Regardless of primary tumor site or disease stage, avelumab maintenance was able to elicit overall survival benefit versus best supportive care for platinum-treated urothelial cancer.
In a post-hoc analyses of the phase 3 JAVELIN Bladder 100 trial (NCT02603432) presented during the 2021 American Society of Clinical Oncology (ASCO) Annual Meeting, avelumab (Bavencio) as frontline maintenance was superior to best supportive care (BSC) alone across several previously unreported subgroups of patients with advanced urothelial cancer who had not progressed on first-line platinum-containing chemotherapy.1
The progression-free survival (PFS) and overall survival (OS) improvements were seen in patients with upper tract or lower tract disease; metastatic disease, unresectable locally advanced disease, or lymph node–only disease; PD-L1–positive tumors who received frontline gemcitabine/carboplatin; and The Cancer Genome Atlas (TCGA)–defined tumor genomic subtypes, with the exception of those with the luminal subtype (HR, 1.01; 95% CI, 0.403-2.509).
Additionally, an analysis of key immune biomarkers by TCGA subtype did not predict benefit with avelumab in the frontline maintenance setting.
“Overall, it doesn’t appear that this molecular TCGA analysis is able to identify the ‘winners and the losers’ associated with maintenance avelumab. This is important because it means we need to move to different types of biomarkers in the future,” Thomas Powles, MBBS, MRCP, MD, lead study author, professor of genitourinary oncology, and director of Barts Cancer Centre, said in a presentation during the meeting. “We’ve added something to the field today. I believe that biomarker-positive [and] carboplatin subgroups of patients are relevant, and I also think that the molecular analysis builds on what we know and points us in a different direction of biomarker development in the future.”
In the phase 3 JAVELIN Bladder 100 study, first-line maintenance with avelumab plus BSC was found to significantly improve survival vs BSC alone in patients with advanced urothelial cancer that did not progress on frontline platinum-based chemotherapy. Overall, the median OS was 21.4 months with the addition of avelumab and 14.3 months with BSC alone, leading to a 31% reduction in the risk of death (HR, 0.69; 95% CI; 0.56-0.86; 1-sided P = .0005).2
Based on these findings, the FDA approved frontline maintenance with avelumab plus BSC in June 2020 for use in this patient population.
Another analysis on JAVELIN Bladder 100 showed that the survival benefit achieved with this approach was seen in all analyzed subgroups, including those who received cisplatin/gemcitabine or carboplatin/gemcitabine as frontline chemotherapy.3
In the trial, patients with locally advanced or metastatic urothelial cancer that had not progressed on frontline chemotherapy were randomized 1:1 to receive frontline maintenance with avelumab plus BSC (n = 350) or BSC alone (n = 350) until disease progression, unacceptable toxicity, or withdrawal. The data cutoff date was October 21, 2019.

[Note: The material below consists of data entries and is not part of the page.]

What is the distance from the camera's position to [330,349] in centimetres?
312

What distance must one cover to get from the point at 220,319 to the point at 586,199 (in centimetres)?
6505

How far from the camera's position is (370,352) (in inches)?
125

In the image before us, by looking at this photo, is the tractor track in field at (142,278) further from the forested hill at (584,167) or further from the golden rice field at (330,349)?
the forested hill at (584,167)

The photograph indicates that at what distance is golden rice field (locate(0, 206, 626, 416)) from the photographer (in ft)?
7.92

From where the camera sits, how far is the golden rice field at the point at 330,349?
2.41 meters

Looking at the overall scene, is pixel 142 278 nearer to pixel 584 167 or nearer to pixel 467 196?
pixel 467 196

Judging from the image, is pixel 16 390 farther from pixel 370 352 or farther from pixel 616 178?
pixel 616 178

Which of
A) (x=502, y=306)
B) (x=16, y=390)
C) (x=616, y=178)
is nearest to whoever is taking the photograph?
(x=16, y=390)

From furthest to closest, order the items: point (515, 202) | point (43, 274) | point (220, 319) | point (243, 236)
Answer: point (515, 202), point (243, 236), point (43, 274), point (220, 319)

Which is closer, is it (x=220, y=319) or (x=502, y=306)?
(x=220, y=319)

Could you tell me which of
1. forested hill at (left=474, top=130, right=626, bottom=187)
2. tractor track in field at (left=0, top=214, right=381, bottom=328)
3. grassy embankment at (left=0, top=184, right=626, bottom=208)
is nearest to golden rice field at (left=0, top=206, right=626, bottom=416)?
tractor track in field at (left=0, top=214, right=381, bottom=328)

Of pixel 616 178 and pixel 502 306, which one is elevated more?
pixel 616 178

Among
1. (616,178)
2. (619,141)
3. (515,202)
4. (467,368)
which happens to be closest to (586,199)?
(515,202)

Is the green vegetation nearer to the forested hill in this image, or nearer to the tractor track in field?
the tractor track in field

The primary end point of the trial was OS in the overall study population and in those with PD-L1–positive tumors. The post-hoc analyses were conducted in exploratory subgroups, which were defined as: primary tumor site (upper vs lower urinary tract), type of advanced disease (metastatic or unresectable locally advanced disease prior to chemotherapy, or lymph node–only disease following chemotherapy), and TCGA subtype (basal squamous, luminal, luminal infiltrated, or luminal papillary).

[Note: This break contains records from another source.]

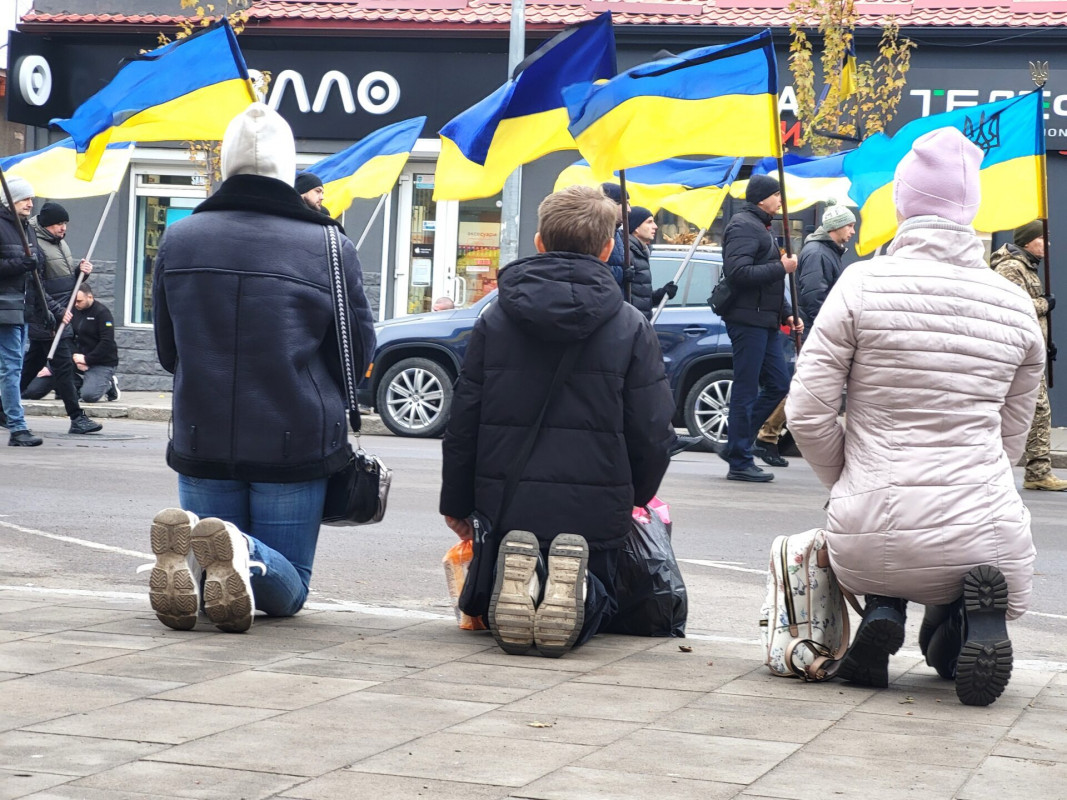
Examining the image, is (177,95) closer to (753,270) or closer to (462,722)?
(753,270)

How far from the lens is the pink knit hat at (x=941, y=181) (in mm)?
4973

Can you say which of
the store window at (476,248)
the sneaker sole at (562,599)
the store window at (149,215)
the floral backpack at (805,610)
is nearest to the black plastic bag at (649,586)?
the sneaker sole at (562,599)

The breakdown of the site of primary tumor and type of advanced disease was as follows: upper urinary tract (avelumab/BSC, n = 106; BSC, n = 81), lower urinary tract (avelumab/BSC, n = 244; BSC, n = 269), metastatic disease (avelumab/BSC, n = 216; BSC, n = 215), unresectable locally advanced disease prior to chemotherapy (n = 133 in both arms), and lymph node–only disease after chemotherapy (avelumab/BSC, n = 48; BSC, n = 39).

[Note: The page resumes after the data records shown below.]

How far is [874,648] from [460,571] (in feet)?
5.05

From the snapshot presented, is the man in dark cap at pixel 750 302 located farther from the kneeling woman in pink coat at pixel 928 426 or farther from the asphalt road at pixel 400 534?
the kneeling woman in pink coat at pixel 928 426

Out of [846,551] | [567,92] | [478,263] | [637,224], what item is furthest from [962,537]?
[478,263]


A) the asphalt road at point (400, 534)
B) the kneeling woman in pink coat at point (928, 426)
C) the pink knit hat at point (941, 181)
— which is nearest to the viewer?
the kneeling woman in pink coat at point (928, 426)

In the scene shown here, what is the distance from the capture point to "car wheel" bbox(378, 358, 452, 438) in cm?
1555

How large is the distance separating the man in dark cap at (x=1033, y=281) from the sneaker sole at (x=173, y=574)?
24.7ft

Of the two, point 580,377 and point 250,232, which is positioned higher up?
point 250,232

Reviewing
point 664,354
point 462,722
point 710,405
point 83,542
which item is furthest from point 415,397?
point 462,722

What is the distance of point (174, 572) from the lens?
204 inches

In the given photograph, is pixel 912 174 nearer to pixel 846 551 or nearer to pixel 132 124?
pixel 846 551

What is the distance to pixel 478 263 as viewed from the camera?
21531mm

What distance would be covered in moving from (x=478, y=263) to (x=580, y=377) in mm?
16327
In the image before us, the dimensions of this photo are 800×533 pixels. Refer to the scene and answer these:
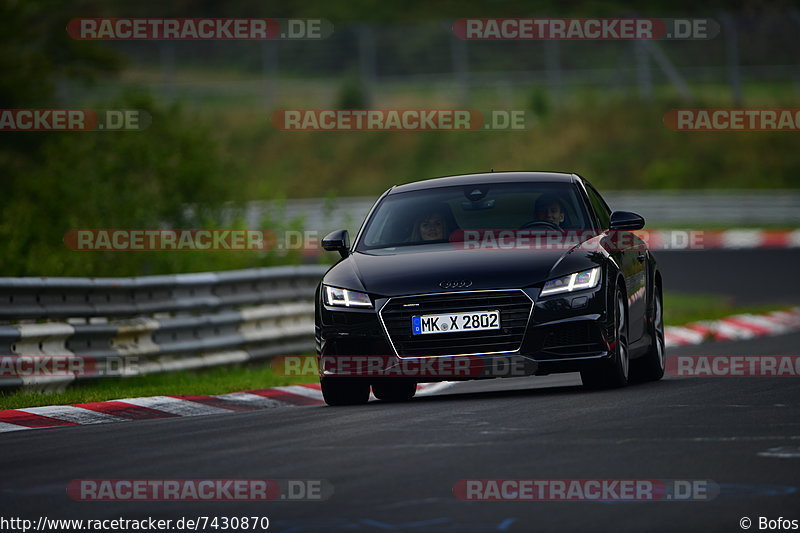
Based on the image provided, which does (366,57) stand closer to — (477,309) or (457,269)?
(457,269)

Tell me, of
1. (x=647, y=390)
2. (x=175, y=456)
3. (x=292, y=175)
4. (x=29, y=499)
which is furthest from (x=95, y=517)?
(x=292, y=175)

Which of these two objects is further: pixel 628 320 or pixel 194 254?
pixel 194 254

Additionally, patients with PD-L1–positive tumors who received frontline gemcitabine/carboplatin were analyzed as a specific population of interest. Seventy-four of these patients received avelumab plus BSC vs 54 who received BSC alone.
The baseline characteristics were well balanced between the arms of the subgroups of interest.
The PFS and OS benefits were observed irrespective of primary tumor site or type of advanced disease. There was, however, a greater difference of OS outcomes in those with lower tract primary tumors (HR, 0.62; 95% CI, 0.477-0.802), unresectable locally advanced disease (HR, 0.40; 95% CI, 0.265-0.617), or lymph node–only disease following chemotherapy (HR, 0.55; 95% CI, 0.259-1.152), but the investigators noted that the number of patients and events were small.
The PFS outcomes were similar with avelumab/BSC vs BSC alone in these exploratory subgroups: lower tract (HR, 0.54; 95% CI, 0.434-0.673), locally advanced and unresectable disease (HR, 0.44; 95% CI, 0.315-0.606), and lymph node–only disease (HR, 0.37; 95% CI, 0.205-0.669). Similar to the OS data, the luminal subtype showed the least benefit of the other TCGA subtypes (HR, 0.73; 95% CI, 0.355-1.500).
In the basal squamous subgroup, the median OS was 24.0 months (95% CI, 16.0–not evaluable [NE]) and 17.9 months (95% CI, 12.7–NE) with avelumab/BSC (n = 46) and BSC alone (n = 44), respectively (HR, 0.62; 95% CI, 0.326-1.187). In the luminal subgroup, the median OS was 23.8 months (95% CI, 12.5-NE; n = 30) and NE (95% CI, 14.3–NE; n = 26), respectively (HR, 1.01; 95% CI, 0.403-2.509).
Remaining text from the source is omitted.